Now don’t get done reading this article thinking that triangle chokes or any leg locks are off limits because you’re going to pop your (or your partner’s) LCL.


There are some things you can do to prevent this from happening.


One that I’m big on, is HIP MOBILITY.


Why? Because if you can rotate through your hips, less rotation is going to be forced through the knee. If there is one thing the knee does NOT like, it’s forced rotation, especially when your foot is planted or rendered immobile (think heel hooks). Forcing a rotational stress through a joint that is made to bend and straighten in one plane of motion is how you get popped ligaments.


Go back to the triangle: If you can open your hip more due to improved hip flexibility, then you will not have to pull on your ankle as hard as you try to fit a human being underneath your bent knee. As a result, less strain will go through your LCL.


Here is one exercise I like to improve hip range of motion (ROM):

Banded fig 4 stretch:



The band helps to target the joint capsule, and therefore get a deeper stretch.


According to Moustafa et al. the optimal time to hold a stretch is 30 sec, as demonstrated by an improvement in hamstring ROM in older adults. Give yourself 30 seconds and over time, your hip ROM should improve.


Now the good news is that Temponi et al. reported that partial LCL injuries had the potential to heal with nonoperative means (this was confirmed via MRI) but I think that the best solution is prevention. It can also take upwards around 180 days for a ligament to heal!


If there is one thing I’ve learned over the years as a doctor of physical therapy working in the Reno and Sparks area, it’s if something doesn’t move the way it should, something else is going to give.


Any mobility deficit we have will eventually lead to compensations somewhere else.


If you’re serious about improving your mobility for your rolling time, reach out to me and let’s get it taken care of!

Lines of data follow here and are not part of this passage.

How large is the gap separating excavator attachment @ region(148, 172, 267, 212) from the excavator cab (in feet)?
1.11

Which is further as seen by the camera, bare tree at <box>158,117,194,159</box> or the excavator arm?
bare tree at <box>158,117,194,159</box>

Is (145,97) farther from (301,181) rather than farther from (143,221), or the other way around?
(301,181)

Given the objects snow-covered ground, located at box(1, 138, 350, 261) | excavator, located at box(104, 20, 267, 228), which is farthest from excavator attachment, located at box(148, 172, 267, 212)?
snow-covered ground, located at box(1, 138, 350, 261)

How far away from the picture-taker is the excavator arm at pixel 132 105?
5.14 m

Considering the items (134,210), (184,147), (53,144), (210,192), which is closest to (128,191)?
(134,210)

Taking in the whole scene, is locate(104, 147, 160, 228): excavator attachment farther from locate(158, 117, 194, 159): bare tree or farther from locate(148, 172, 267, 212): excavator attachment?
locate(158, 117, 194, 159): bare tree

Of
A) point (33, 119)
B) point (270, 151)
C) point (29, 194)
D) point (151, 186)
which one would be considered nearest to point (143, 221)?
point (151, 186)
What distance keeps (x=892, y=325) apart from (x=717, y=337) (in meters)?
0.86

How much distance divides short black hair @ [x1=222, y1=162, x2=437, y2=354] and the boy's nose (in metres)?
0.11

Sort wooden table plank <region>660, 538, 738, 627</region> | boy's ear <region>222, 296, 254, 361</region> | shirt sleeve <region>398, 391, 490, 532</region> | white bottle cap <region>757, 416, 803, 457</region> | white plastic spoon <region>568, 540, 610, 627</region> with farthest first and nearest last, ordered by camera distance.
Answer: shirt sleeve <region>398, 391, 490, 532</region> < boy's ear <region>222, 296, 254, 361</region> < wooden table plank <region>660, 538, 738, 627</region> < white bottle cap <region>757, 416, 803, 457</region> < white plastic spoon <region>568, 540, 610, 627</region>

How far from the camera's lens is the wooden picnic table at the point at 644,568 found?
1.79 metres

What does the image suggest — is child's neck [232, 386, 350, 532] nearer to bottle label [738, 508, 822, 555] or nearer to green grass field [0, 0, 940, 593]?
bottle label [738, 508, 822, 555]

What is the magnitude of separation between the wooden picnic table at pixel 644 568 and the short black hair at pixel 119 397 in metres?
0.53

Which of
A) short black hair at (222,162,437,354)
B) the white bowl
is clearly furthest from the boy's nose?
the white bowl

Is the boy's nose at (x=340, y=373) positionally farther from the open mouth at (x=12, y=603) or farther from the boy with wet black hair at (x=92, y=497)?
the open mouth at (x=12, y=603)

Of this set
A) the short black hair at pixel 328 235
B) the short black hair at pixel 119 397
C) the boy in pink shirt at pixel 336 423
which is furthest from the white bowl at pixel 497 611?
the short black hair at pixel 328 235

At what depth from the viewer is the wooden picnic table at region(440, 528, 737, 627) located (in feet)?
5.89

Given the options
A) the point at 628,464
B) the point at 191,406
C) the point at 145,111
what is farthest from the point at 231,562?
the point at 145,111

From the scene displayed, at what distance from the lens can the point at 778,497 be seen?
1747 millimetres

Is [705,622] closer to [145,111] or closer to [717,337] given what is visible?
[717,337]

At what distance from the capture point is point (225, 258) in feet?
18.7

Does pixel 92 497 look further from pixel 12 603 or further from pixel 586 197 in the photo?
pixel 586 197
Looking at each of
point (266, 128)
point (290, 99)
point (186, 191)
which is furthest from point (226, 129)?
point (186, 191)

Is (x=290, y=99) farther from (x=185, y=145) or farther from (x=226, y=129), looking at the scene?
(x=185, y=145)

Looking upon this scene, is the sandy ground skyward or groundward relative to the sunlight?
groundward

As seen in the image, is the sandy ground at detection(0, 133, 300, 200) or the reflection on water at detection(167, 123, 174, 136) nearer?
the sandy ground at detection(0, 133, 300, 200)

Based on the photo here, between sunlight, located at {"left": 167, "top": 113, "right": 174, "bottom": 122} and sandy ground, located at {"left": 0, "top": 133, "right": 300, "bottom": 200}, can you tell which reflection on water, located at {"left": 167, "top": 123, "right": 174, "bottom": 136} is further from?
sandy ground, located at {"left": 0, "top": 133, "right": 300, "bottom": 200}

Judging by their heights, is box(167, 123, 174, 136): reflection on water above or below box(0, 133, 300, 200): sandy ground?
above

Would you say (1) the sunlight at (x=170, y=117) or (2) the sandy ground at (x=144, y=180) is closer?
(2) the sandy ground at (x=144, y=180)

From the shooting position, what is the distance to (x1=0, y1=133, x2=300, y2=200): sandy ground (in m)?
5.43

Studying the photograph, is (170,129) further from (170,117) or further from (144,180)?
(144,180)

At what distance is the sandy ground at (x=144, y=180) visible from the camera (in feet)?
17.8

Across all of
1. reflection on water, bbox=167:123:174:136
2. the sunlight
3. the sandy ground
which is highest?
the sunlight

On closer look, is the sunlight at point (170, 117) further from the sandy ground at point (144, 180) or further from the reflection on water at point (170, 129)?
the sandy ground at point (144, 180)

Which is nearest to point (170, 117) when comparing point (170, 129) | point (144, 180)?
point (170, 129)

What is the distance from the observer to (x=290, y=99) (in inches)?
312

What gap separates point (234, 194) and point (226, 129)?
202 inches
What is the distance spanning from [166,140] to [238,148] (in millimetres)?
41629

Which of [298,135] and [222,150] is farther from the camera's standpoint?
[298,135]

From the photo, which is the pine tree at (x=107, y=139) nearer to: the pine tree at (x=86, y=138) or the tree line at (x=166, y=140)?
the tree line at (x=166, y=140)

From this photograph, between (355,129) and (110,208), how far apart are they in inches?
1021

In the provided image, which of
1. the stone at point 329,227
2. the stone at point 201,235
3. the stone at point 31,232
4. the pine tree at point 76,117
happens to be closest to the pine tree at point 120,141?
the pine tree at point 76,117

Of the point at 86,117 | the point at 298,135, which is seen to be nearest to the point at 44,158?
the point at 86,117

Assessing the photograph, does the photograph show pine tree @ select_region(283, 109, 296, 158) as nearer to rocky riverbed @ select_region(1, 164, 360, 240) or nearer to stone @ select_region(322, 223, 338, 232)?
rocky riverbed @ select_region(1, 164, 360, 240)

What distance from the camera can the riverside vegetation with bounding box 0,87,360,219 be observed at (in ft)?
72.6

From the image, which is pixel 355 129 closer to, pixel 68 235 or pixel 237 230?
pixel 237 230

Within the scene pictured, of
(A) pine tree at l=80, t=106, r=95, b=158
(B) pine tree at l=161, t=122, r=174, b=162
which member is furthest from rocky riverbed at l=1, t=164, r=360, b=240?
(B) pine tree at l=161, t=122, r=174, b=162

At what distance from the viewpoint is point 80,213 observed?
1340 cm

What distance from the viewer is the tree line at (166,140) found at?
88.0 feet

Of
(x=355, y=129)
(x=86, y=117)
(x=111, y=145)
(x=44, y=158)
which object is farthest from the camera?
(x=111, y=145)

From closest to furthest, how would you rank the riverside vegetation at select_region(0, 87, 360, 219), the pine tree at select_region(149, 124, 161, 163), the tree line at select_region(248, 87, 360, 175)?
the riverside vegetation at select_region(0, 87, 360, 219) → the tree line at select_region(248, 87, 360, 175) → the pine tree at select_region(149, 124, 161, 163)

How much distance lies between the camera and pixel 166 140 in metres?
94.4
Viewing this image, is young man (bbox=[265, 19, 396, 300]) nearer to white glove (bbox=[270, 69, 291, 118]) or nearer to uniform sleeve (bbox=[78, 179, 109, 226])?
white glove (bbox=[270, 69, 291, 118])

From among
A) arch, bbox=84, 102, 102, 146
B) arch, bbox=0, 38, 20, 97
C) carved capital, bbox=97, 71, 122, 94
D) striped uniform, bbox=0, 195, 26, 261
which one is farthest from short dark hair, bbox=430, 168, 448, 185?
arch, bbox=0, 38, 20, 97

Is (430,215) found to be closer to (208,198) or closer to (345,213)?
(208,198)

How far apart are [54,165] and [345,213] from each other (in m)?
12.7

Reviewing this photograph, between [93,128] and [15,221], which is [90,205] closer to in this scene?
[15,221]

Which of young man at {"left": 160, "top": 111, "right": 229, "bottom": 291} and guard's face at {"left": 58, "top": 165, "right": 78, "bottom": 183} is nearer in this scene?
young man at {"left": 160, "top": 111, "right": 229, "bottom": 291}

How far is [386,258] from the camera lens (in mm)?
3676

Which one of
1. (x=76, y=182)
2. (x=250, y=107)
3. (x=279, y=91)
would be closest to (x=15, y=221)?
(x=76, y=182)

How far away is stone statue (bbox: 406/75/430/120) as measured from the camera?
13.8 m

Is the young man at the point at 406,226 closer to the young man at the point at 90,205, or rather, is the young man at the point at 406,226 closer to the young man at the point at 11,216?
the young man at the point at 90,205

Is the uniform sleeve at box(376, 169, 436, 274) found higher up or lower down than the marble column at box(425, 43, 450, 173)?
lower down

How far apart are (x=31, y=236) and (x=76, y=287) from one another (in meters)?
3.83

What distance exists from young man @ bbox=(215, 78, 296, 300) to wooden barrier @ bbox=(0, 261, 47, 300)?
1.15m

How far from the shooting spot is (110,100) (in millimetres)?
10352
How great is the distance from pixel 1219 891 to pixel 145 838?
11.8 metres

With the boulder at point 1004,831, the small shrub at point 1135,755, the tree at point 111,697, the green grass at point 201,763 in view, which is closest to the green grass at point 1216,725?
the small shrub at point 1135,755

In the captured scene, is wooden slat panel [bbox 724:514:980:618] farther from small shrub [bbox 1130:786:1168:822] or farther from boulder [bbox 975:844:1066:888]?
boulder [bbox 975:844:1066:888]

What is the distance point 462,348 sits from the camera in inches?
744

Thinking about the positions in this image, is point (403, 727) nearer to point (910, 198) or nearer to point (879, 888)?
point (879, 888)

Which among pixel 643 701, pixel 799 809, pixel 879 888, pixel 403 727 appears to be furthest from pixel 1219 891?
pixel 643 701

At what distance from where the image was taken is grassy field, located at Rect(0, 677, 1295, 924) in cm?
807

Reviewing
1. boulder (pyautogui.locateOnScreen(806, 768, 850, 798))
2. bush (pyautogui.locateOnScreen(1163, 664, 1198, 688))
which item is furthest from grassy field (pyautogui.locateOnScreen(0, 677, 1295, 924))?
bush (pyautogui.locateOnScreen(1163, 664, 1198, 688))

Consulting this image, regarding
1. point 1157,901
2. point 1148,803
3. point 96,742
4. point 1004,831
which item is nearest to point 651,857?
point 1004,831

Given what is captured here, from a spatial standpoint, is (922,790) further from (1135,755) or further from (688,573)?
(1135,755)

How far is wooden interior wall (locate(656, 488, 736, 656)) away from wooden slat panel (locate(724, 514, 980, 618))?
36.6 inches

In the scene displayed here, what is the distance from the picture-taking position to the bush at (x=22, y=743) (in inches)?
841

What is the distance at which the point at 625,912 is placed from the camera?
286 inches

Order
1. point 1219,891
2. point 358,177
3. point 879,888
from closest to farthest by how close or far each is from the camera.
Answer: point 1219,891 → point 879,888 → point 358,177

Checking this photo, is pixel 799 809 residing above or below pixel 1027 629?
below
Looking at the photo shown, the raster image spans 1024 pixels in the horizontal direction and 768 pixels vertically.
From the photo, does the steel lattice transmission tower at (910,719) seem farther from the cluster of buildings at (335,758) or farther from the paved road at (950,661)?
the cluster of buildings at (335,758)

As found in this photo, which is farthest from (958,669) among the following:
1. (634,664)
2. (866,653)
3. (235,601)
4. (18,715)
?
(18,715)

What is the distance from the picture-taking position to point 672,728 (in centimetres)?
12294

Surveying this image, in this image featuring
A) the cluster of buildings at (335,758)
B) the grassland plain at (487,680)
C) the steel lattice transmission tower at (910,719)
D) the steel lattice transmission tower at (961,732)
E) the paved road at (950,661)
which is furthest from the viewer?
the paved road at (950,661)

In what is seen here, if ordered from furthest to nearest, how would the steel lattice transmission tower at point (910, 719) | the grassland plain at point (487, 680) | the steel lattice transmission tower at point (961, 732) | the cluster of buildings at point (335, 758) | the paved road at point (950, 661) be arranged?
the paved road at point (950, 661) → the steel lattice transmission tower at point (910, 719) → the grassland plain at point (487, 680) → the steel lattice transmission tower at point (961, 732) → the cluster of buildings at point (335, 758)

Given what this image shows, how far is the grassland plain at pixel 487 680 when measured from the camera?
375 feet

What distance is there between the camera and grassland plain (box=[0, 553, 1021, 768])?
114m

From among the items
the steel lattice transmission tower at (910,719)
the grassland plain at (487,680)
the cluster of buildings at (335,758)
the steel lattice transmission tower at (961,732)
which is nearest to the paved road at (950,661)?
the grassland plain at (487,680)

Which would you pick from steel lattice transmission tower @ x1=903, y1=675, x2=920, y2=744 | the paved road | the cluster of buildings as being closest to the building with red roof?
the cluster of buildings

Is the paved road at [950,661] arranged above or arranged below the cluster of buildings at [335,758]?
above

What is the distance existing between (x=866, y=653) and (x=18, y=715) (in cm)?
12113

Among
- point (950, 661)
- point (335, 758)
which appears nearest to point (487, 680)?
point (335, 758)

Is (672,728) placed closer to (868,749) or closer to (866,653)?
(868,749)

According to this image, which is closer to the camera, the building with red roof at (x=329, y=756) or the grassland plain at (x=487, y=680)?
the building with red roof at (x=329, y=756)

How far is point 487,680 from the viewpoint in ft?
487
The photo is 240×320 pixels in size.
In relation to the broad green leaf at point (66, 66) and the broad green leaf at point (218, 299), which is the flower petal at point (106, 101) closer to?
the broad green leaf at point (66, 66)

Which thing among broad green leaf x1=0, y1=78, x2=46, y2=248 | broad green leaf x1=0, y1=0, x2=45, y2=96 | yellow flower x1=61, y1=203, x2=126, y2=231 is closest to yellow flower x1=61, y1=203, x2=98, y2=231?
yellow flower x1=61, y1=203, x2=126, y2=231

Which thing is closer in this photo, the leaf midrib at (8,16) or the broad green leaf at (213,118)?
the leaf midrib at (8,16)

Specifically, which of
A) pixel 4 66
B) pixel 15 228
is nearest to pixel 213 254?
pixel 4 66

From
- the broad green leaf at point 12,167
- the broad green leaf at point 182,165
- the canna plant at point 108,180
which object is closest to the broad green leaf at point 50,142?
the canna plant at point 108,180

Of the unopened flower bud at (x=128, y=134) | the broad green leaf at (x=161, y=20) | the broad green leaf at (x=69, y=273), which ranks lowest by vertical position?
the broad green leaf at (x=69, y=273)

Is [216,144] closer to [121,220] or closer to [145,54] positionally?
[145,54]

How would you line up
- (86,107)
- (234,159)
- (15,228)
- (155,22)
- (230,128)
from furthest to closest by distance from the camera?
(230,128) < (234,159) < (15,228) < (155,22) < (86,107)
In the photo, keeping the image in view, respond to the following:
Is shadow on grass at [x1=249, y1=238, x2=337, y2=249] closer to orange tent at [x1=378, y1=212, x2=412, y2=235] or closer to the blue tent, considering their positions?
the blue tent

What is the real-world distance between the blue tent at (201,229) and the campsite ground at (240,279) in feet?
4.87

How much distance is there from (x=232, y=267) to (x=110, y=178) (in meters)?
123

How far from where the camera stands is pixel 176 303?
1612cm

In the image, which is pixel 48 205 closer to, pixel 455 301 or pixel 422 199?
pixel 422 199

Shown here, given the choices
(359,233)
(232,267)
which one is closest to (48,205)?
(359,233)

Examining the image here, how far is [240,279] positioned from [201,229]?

These videos are not intended as medical or professional advice. Our YouTube exercise videos are provided for educational purposes only and are not intended to serve as medical or physical therapy advice to any individual. Any exercise has potential to cause injury or pain if it is incorrectly done or is not the right exercise for an individual’s medical or physical problems. You should consult with a physical therapist or medical provider for individualized advice.


References:


Hinz M, Kleim BD, Berthold DP, Geyer S, Lambert C, Imhoff AB, Mehl J. Injury Patterns, Risk Factors, and Return to Sport in Brazilian Jiu Jitsu: A Cross-sectional Survey of 1140 Athletes. Orthop J Sports Med. 2021 Dec 20;9(12):23259671211062568. doi: 10.1177/23259671211062568. PMID: 34988235; PMCID: PMC8721390.


Moustafa IM, Ahbouch A, Palakkottuparambil F, Walton LM. Optimal duration of stretching of the hamstring muscle group in older adults: a randomized controlled trial. Eur J Phys Rehabil Med 2021;57:931-9. DOI: 10.23736/S1973-9087.21.06731-9.


Temponi EF, Saithna A, de Carvalho LH, Teixeira BP, Sonnery-Cottet B. Nonoperative Treatment for Partial Ruptures of the Lateral Collateral Ligament Occurring in Combination With Complete Ruptures of the Anterolateral Ligament: A Common Injury Pattern in Brazilian Jiu-Jitsu Athletes With Acute Knee Injury. Orthop J Sports Med. 2019 Jan 24;7(1):2325967118822450. doi: 10.1177/2325967118822450. PMID: 30719481; PMCID: PMC6348520.